Tüm doğanın temelinde, her şeyin bağlantı, mükemmellik ve uyum içinde ilerlediği kapsamlı bir sistem vardır. Sevgiyi talep eden bu yüce doğa yasası kesinlikle çiğnenemez. Egoist doğamızı başkalarını sevmeye doğru aştığımız ölçüde, kendimizle başkaları arasındaki mesafe, herkesi kendi içimizde hissedebilecek duruma gelene kadar kısalır. Zihinsel ve duygusal hesaplamalarımız uyumlu bir şekilde birbirine bağlanır; zihin ve kalp, her şeyin tam ve bağlantılı hale geldiği merkezlenmiş bir çizgide birleşir.

Böyle bir gelişme süreci, her birimizin başkalarına karşı gerçek sevgiyi edinmemize yol açabilir ve o zaman çevremizi de bu hedefi desteklemek için şekillendirmeye yardımcı olmaya başlayabiliriz. Bağımsızlıktan karşılıklı bağımlılığa bu dönüştürücü geçiş, ıstıraplar dünyamızı yarının dünyasına, tüm insanlığın refah bir geleceğe yükseldiği daha yakın ve daha işbirlikçi bir dünyaya yükseltecektir.

Düşüncelerin Islahı

Soru: Düşüncelerimizin ıslahı nedir?

Cevap: Yaradan denen, tek düşünceye, birleşik alana benzer hale gelmektir.

Bu düşünce, bağ kurmak için, sistemin bütünsel yönelimi için çalışmalıdır, böylece dünyamızda, hayatımızda tüm arzular, yaptığımız her şey, tek bir bütün olarak bu tek düşüncedeki düşüncelerimizin bağına yönlendirilir.

Yani her birimiz ve hepimiz ortak alanda birleşmeliyiz. Bununla sonsuzluğa, mükemmelliğe ve mutlak bilgiye ulaşacağız çünkü her şey bu alandan gelir. Bu duruma ulaştıktan sonra başka bir boyuta gireceğiz.

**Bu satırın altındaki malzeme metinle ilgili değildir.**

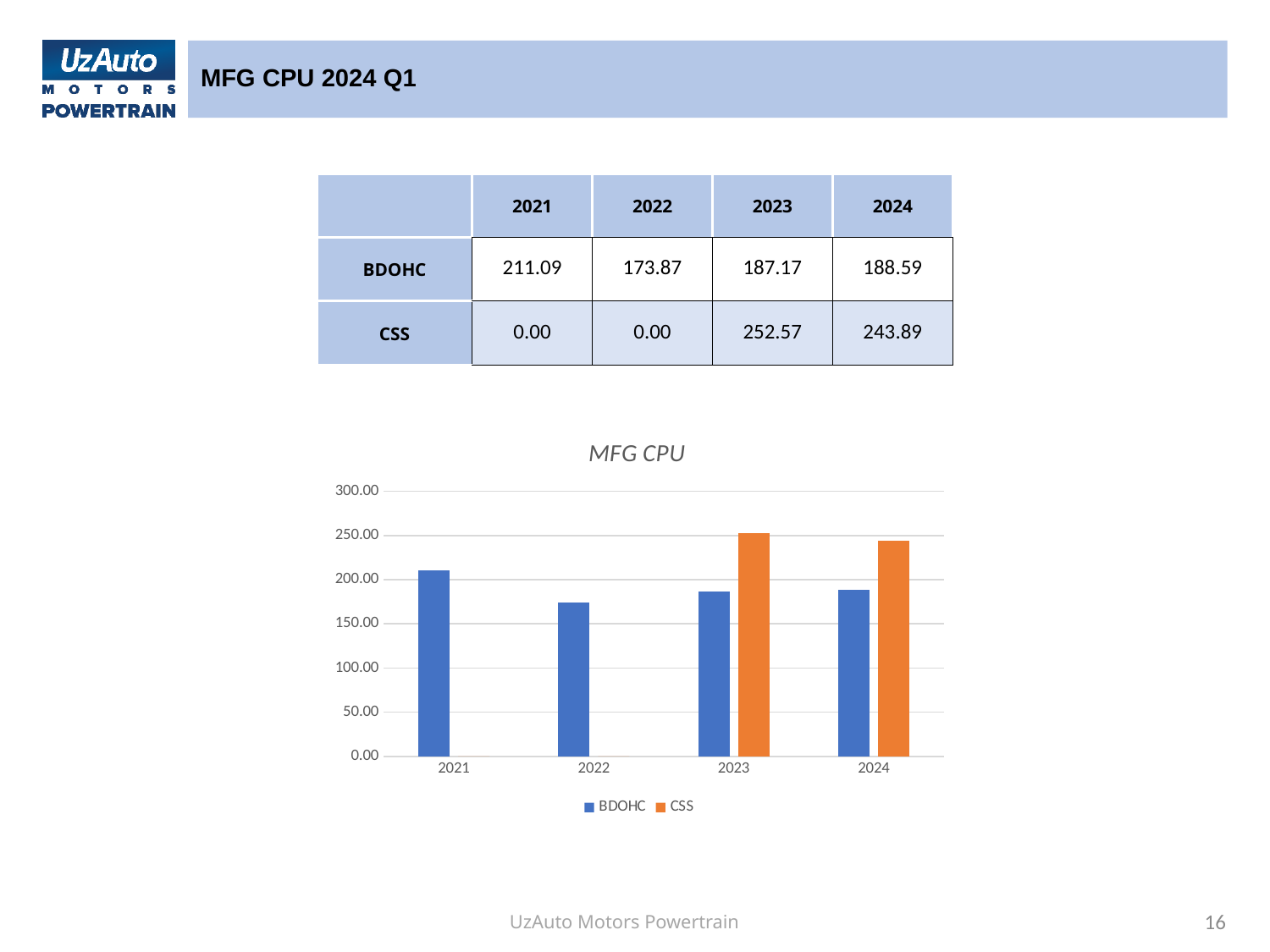
In which year is the BDOHC value highest? 2021 Which is larger in 2023, BDOHC or CSS? CSS What is the CSS value for 2023? 252.57 Is the BDOHC value for 2022 greater or less than 200.00? less How many series does the chart legend list? 2 What is the title of the chart? MFG CPU How many years are shown on the x axis of the chart? 4 What is the CSS value for 2024? 243.89 What type of chart is shown on the slide? bar chart In which year is the BDOHC value lowest? 2022 What is the BDOHC value for 2021? 211.09 What is the difference between the CSS value in 2023 and in 2024? 8.68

İhsan Etmenin Önemini Anlamak

Soru: Zohar Kitabı’nda şöyle yazıyor: Firavun’un niteliği akıldadır ve mantık ötesi inancın gücü dışında, akılla onun kontrolünden çıkmanın bir yolu yoktur. Nedir bu inancın gücü?

Cevap: O, almanın üzerinde ihsan etmedir. Kişi manevi bir duruma geçmek istiyorsa, ihsan etme onun için almaktan daha önemli olduğu zaman, manevi olan her şeyin ihsan etme niteliği üzerine inşa edildiğini anlamalıdır.

Mantık dahilinde anladığı ve kendine açıklayabildiği her şey onun egoist niteliklerinin içinde bulunmaktadır. Ancak kişi bunların üzerine çıkmak ve ihsan etme niteliğini edinmek ister.